1. Comment the following sentence: "A GPU processor obtains higher performances for functional parallelism, once the higher granularity of the tasks favors the GPU architectural design."

False. Functional parallelism means creating a dependency graph of the tasks to be executed, and then parallelize the ones that do not have dependencies on another. This is not where the GPU excels. A GPU is great for data parallelism, where the same operation is acted on a large set of values (SIMD).

  1. Consider the computation of two vectors, sCol and sLin, with the sums, respectively, of the elements of each column and line of matrix A of dimension m×n
    a) Implement a sequential solution and compute the computational complexity of the algorithm.

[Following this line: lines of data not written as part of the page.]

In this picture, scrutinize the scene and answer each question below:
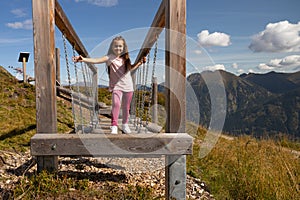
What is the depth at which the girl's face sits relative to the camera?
313 cm

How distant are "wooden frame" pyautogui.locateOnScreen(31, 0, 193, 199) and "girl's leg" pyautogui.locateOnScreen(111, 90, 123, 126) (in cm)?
63

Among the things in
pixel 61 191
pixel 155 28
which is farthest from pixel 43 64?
pixel 155 28

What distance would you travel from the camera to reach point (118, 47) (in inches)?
124

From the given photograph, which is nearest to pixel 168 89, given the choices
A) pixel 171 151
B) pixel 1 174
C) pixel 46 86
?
pixel 171 151

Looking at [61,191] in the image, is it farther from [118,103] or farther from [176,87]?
[176,87]

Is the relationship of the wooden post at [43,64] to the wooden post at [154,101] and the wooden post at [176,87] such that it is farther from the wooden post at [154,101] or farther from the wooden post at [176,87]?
the wooden post at [154,101]

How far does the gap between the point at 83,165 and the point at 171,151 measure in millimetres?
2063

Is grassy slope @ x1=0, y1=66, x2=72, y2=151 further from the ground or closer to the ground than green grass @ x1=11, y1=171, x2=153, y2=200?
further from the ground

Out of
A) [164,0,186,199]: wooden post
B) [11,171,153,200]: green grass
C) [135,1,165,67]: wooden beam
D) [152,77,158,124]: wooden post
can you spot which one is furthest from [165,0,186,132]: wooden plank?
[152,77,158,124]: wooden post

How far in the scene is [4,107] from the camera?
643 cm

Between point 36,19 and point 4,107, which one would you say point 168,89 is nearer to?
point 36,19

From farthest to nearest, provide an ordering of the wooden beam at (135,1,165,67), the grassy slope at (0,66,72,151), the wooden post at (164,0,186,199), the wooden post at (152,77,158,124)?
1. the wooden post at (152,77,158,124)
2. the grassy slope at (0,66,72,151)
3. the wooden beam at (135,1,165,67)
4. the wooden post at (164,0,186,199)

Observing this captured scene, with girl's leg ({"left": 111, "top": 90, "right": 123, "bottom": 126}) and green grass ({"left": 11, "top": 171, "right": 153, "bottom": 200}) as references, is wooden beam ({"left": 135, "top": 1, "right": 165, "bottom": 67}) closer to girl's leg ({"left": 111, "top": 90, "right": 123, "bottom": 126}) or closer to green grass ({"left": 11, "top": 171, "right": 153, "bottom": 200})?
girl's leg ({"left": 111, "top": 90, "right": 123, "bottom": 126})

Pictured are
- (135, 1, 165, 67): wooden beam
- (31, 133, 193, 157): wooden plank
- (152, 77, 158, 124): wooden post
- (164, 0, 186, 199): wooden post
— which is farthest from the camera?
(152, 77, 158, 124): wooden post
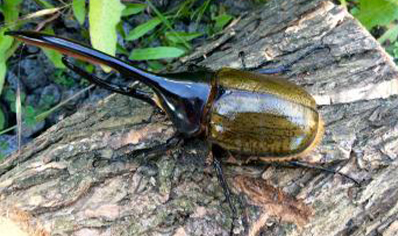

    b) Implement a parallel program, using MPI, for a distributed memory machine with P processors.

  2. In the context of OpenMP, explain what is loop scheduling, and what are the main differences between static and dynamic loop scheduling. Give an example of adequate usage of both scheduling methods.

  3. Comment the following statement: "A system scalability is determined by the speedup obtained for a high number of processors".
    Yes.

  4. Consider the operation of computing a histogram of an 8-bit image. Each pixel is a single byte. The array count at the end of the program will have the occurrences of each value in the range of [0, 255].

byte image[n][n];
int count[256], i, j;

# pragma omp parallel for
for (i=0; i<n; i++) {
	for (j=0; j<n; j++) {
		count[image[i][j]]++;
	}
}

a) Explain what are the problems of the solution presented in the code.

  1. race conditions. if 2 threads try to write to the same index of the count array then we are going to get incorrect results.

b) Propose a correct and efficient solution.